Wife charged in minister’s death


Winkler
 (The Spokesman-Review)
The Spokesman-Review

A minister’s wife was charged Friday with shooting her husband to death in the parsonage in a crime that shocked the congregation and shattered the couple’s happy and loving image.

Mary Winkler, 32, was arrested on murder charges and confessed to the slaying after fleeing to Alabama in the family’s minivan with the couple’s three young daughters, authorities said.

Tennessee Bureau of Investigation agent John Mehr said authorities know the motive for the killing, but he would not disclose it.

Her husband of 10 years, Matthew Winkler, a popular and charismatic 31-year-old preacher at a fundamentalist Christian church, was found dead in a bedroom at the couple’s home Wednesday night in Selmer, a town of about 4,600 in western Tennessee.

A judge sent the three girls – Breanna, 1; Mary Alice, 6; and Patricia, 8 – to Tennessee to live with their paternal grandparents.

Washington

Blogger quits after plagiarism alleged

A new conservative blogger for washingtonpost.com resigned Friday, a day after allegations surfaced that he had plagiarized movie reviews as a journalist in college.

Ben Domenech, 24, had just started writing a daily Web log when another online publication, Salon.com, made the allegations.
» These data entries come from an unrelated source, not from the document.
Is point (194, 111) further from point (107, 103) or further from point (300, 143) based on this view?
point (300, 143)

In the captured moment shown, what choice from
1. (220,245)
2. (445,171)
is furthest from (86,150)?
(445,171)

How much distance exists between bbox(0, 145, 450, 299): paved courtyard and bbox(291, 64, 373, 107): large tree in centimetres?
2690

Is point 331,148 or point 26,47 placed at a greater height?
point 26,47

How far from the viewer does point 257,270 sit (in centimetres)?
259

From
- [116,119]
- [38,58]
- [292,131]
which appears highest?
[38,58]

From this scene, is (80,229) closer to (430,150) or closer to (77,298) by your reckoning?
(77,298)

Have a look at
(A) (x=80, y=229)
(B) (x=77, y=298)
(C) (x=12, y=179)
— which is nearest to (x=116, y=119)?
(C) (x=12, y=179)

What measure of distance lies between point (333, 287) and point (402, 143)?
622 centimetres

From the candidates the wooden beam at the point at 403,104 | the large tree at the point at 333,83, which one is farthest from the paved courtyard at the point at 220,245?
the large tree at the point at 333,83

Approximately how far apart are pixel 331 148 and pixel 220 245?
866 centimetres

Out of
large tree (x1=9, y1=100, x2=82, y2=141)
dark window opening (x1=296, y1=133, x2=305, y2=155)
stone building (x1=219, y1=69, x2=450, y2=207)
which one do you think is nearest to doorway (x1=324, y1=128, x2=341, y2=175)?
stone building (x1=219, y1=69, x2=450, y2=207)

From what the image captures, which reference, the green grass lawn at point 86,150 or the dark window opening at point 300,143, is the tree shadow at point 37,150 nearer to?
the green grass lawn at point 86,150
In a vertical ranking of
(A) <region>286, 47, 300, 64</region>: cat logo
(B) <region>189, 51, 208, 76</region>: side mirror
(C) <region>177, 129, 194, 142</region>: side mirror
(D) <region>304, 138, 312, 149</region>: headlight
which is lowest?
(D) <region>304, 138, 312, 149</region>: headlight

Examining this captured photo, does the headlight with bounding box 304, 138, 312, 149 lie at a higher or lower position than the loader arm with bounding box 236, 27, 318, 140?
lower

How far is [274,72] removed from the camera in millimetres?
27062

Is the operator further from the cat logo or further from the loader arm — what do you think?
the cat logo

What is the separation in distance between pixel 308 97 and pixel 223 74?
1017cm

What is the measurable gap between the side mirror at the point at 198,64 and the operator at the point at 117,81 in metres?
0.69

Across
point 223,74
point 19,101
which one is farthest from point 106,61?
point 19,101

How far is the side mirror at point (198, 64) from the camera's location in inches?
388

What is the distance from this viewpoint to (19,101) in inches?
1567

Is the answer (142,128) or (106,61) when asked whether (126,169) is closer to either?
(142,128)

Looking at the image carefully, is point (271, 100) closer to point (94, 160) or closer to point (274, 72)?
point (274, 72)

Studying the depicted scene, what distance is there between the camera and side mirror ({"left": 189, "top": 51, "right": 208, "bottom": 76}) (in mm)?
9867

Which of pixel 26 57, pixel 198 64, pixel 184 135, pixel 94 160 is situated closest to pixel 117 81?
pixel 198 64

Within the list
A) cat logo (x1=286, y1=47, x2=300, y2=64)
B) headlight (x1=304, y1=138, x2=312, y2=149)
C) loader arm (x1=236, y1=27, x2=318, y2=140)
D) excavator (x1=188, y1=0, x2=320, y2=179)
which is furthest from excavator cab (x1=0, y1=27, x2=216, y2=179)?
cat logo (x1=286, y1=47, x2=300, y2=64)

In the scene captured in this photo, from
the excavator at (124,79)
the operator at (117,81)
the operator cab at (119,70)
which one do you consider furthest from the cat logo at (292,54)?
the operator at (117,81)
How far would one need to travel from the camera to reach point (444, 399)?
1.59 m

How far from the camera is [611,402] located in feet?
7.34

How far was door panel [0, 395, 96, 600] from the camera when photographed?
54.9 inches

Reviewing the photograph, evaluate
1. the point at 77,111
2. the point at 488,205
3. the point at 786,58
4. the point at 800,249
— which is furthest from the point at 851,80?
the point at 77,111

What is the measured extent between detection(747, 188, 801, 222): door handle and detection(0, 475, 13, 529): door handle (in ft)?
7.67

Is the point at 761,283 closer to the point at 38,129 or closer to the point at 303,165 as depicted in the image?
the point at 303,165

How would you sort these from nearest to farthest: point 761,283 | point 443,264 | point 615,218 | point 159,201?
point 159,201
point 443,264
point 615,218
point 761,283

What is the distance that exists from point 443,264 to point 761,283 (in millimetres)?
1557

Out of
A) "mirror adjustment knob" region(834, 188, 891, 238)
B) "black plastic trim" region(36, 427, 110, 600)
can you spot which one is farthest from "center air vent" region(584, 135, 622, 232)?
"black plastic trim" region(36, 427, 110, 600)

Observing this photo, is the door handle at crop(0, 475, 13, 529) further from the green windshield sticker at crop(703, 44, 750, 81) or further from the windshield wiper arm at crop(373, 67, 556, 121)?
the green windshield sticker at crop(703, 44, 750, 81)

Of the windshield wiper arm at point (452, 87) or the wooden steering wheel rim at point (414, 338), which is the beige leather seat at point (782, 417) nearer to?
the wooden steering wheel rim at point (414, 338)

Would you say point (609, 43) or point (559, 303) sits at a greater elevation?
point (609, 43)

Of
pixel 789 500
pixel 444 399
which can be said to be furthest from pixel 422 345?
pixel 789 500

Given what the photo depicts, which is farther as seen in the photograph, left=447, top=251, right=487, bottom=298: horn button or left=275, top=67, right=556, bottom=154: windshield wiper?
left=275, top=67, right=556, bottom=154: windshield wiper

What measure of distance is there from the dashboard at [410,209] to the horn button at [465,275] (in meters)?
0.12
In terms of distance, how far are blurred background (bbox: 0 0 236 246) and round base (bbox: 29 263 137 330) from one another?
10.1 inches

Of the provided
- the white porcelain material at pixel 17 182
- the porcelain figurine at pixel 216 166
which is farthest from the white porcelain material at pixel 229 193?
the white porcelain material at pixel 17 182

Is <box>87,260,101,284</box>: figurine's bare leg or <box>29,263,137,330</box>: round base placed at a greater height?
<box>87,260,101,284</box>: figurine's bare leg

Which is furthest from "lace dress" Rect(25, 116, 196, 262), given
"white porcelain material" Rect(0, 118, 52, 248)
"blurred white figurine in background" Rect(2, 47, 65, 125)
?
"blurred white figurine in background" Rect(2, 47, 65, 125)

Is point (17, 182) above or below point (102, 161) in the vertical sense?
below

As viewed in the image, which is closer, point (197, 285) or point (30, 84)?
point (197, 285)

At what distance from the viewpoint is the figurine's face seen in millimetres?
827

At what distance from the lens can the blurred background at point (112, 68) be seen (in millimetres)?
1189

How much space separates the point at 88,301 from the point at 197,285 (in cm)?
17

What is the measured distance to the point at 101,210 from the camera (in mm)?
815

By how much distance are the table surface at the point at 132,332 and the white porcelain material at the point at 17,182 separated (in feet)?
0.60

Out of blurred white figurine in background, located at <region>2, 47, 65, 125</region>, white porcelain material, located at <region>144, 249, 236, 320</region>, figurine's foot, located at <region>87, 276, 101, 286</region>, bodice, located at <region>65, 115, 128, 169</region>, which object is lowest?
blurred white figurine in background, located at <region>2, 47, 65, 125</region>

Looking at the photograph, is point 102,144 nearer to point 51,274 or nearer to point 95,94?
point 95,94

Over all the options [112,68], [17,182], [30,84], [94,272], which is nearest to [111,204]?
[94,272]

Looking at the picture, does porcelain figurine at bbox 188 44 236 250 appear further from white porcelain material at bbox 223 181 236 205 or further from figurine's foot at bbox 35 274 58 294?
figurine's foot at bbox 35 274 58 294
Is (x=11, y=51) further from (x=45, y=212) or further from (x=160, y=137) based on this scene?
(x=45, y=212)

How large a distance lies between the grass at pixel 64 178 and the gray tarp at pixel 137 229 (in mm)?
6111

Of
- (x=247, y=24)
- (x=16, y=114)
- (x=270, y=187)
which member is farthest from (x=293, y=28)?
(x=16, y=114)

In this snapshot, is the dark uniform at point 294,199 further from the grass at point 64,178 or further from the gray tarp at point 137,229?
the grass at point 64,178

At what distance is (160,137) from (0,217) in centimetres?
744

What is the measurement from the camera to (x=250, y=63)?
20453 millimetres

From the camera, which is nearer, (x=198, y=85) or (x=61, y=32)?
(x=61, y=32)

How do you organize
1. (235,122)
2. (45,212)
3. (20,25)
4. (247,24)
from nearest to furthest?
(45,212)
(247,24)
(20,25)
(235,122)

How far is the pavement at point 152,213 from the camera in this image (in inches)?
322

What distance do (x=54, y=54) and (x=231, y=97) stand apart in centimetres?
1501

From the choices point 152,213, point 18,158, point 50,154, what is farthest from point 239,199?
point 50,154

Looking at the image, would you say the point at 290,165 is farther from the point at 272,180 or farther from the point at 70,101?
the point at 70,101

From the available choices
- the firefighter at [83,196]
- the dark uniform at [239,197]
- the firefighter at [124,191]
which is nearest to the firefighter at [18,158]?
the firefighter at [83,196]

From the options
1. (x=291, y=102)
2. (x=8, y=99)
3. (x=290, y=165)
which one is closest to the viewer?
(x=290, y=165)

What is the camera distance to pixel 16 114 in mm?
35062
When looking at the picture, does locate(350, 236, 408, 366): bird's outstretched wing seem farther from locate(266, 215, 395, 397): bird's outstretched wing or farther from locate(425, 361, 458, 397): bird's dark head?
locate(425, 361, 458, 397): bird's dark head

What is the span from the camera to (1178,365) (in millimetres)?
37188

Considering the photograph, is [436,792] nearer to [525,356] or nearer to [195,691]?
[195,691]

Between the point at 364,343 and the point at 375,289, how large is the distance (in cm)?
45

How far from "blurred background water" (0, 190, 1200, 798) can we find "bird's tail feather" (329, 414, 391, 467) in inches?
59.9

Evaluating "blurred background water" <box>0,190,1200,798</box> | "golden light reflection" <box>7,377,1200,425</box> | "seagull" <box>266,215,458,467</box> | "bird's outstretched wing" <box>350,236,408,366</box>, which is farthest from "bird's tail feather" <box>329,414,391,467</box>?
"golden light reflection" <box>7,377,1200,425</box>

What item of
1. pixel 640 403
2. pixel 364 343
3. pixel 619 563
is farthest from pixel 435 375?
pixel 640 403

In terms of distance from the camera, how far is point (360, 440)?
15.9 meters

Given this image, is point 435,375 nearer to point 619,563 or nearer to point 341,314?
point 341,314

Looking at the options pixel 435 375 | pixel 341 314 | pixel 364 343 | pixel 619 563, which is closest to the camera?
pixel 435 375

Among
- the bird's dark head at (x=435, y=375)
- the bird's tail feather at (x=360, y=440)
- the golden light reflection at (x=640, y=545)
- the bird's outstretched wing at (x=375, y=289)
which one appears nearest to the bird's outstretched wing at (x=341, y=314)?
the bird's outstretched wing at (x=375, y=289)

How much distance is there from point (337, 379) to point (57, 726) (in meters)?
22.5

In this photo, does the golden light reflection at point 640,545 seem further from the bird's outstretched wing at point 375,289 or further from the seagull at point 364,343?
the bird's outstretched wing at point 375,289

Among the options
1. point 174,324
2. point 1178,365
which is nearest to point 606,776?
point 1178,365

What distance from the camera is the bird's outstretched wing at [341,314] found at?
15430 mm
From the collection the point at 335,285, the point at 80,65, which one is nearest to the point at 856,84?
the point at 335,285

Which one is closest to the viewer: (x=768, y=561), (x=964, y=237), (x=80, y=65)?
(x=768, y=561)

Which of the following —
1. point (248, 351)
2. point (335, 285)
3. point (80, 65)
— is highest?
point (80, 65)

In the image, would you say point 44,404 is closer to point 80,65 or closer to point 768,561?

Jim Brady, executive editor of the Washington blog, said washingtonpost.com was unaware of the allegations when it hired Domenech to write for the blog, Red America.

Brainerd, Minn.

WWII airman buried at last

A World War II airman whose frozen body was chipped out of a California glacier last fall was laid to rest in his hometown Friday, more than six decades after the young man disappeared during a training flight.

Leo Mustonen’s two nieces were among about 100 people who gathered at First Lutheran Church to say goodbye. A full military funeral followed at a cemetery overlooking the Mississippi River.

Mustonen was 22 when his AT-7 navigational plane disappeared after takeoff from a Sacramento, Calif., airfield on Nov. 18, 1942. An engine, scattered remains and clothing were found over the following years, far from the plane’s intended course. All four men aboard were killed in the crash.

But Mustonen’s remains were not found until last year, when two mountain climbers in California spotted an arm jutting out of the ice. Forensic scientists at Hickam Air Force Base in Hawaii determined that the body was Mustonen’s.